I’m always waiting for things to fall into place before I make my next move.
I waited to apply for graduate programs because my life wasn’t comfortable and there was so much unknown. I waited to apply for an internship because I wanted the perfect one that aligned with all of my interests (spoiler, the one I chose didn’t). All my life, I waited for things to fall into place, to fall in my lap, and I’m just now realizing how unrealistic that is. The world doesn’t revolve around me, it keeps moving, and I must move with it. I cannot wait for the pieces of my life to fall into place before I choose to live it. Waiting for the right time means waiting forever. Maybe it’s fear of failure, or maybe I just despise the uncomfortable, but nothing changes if nothing changes. Simple but true. There is no “right time.” There is only time, and the choices we make with the time we have.

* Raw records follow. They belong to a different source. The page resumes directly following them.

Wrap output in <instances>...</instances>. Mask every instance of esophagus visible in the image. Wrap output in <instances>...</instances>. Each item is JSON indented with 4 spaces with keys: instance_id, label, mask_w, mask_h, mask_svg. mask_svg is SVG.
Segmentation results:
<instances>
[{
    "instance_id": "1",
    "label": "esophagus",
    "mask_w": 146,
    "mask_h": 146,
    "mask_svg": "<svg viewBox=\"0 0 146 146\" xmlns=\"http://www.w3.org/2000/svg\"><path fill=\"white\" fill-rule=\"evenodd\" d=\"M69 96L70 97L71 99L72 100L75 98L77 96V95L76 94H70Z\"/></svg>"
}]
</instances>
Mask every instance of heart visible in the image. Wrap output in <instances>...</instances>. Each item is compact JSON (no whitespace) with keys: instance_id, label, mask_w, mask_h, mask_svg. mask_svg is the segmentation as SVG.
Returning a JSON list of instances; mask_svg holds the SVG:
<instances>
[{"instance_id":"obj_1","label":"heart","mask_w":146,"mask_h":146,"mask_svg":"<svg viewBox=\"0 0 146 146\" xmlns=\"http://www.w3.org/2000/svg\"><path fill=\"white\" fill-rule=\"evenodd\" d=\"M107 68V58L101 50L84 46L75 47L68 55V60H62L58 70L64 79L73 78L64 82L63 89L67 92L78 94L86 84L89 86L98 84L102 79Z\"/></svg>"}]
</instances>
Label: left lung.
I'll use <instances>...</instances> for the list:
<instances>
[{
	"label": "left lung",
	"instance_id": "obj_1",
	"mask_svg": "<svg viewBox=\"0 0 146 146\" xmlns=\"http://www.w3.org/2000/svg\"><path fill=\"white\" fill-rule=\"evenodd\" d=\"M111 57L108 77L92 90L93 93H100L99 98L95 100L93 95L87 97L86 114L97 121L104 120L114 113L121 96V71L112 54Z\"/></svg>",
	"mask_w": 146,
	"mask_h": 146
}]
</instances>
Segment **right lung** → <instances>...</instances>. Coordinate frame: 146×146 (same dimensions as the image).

My last post discussed the dual sense of excessive yet meaningless choice-making. I left on a note that urged you to pay attention to what you pay attention to. In a world that throws us endless choices, if we become aware and pay attention to the choices we have, we have agency to choose which ones serve us. Be conscious in your choice-making.
But sometimes, the most important choice we get to make whether to do something that will serve us. Apply for that job. Start writing that novel. Learn to play that instrument, because there is never a “right time” to invite change into your life.